Stored data:
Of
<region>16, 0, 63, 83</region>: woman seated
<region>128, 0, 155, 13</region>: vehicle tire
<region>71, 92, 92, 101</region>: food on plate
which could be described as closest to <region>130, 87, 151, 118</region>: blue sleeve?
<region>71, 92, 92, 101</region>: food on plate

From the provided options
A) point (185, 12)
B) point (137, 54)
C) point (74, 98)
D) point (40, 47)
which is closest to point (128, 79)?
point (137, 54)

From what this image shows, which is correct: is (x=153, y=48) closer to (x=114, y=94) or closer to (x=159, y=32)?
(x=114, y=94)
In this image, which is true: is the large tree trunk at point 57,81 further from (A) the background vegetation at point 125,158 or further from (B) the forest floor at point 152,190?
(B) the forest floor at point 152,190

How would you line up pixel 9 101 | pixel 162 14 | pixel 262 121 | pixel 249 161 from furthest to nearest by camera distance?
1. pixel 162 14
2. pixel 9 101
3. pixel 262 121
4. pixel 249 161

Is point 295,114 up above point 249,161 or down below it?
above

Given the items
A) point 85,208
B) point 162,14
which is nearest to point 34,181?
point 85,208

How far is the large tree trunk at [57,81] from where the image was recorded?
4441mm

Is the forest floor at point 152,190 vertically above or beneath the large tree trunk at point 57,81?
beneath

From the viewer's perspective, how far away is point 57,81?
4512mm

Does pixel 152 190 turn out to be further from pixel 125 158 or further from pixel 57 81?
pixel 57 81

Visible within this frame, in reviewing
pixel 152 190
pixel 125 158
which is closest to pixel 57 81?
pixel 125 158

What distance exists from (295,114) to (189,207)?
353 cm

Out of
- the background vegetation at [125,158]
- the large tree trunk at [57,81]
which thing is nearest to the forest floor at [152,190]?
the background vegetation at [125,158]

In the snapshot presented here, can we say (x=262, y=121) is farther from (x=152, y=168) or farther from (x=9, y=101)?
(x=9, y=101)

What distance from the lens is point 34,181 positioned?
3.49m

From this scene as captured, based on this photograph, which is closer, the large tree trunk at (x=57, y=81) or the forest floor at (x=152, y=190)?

What you need to do: Convert all of the data above into a numbered list with one line per item, omitting the blank lines.

Exercise solution:
1. Of
2. <region>16, 0, 63, 83</region>: woman seated
3. <region>128, 0, 155, 13</region>: vehicle tire
4. <region>71, 92, 92, 101</region>: food on plate
5. which could be described as closest to <region>130, 87, 151, 118</region>: blue sleeve?
6. <region>71, 92, 92, 101</region>: food on plate
7. From the provided options
8. A) point (185, 12)
9. B) point (137, 54)
10. C) point (74, 98)
11. D) point (40, 47)
12. which is closest to point (128, 79)?
13. point (137, 54)
14. From what this image shows, which is correct: is (x=153, y=48) closer to (x=114, y=94) or closer to (x=159, y=32)?
15. (x=114, y=94)
16. In this image, which is true: is the large tree trunk at point 57,81 further from (A) the background vegetation at point 125,158 or further from (B) the forest floor at point 152,190?
17. (B) the forest floor at point 152,190
18. How would you line up pixel 9 101 | pixel 162 14 | pixel 262 121 | pixel 249 161 from furthest to nearest by camera distance?
19. 1. pixel 162 14
20. 2. pixel 9 101
21. 3. pixel 262 121
22. 4. pixel 249 161
23. Is point 295,114 up above point 249,161 or down below it?
24. above
25. Given the items
26. A) point 85,208
27. B) point 162,14
28. which is nearest to point 34,181?
29. point 85,208
30. How far is the large tree trunk at [57,81] from where the image was recorded?
31. 4441mm
32. Is the forest floor at point 152,190 vertically above or beneath the large tree trunk at point 57,81?
33. beneath
34. From the viewer's perspective, how far away is point 57,81?
35. 4512mm
36. Does pixel 152 190 turn out to be further from pixel 125 158 or further from pixel 57 81?
37. pixel 57 81
38. Visible within this frame, in reviewing
39. pixel 152 190
40. pixel 125 158
41. which is closest to pixel 57 81?
42. pixel 125 158
43. What distance exists from (295,114) to (189,207)?
44. 353 cm
45. Out of
46. - the background vegetation at [125,158]
47. - the large tree trunk at [57,81]
48. which thing is nearest to the forest floor at [152,190]?
49. the background vegetation at [125,158]
50. In the snapshot presented here, can we say (x=262, y=121) is farther from (x=152, y=168) or farther from (x=9, y=101)?
51. (x=9, y=101)
52. What distance from the lens is point 34,181 positioned?
53. 3.49m
54. From this scene as captured, based on this photograph, which is closer, the large tree trunk at (x=57, y=81) or the forest floor at (x=152, y=190)?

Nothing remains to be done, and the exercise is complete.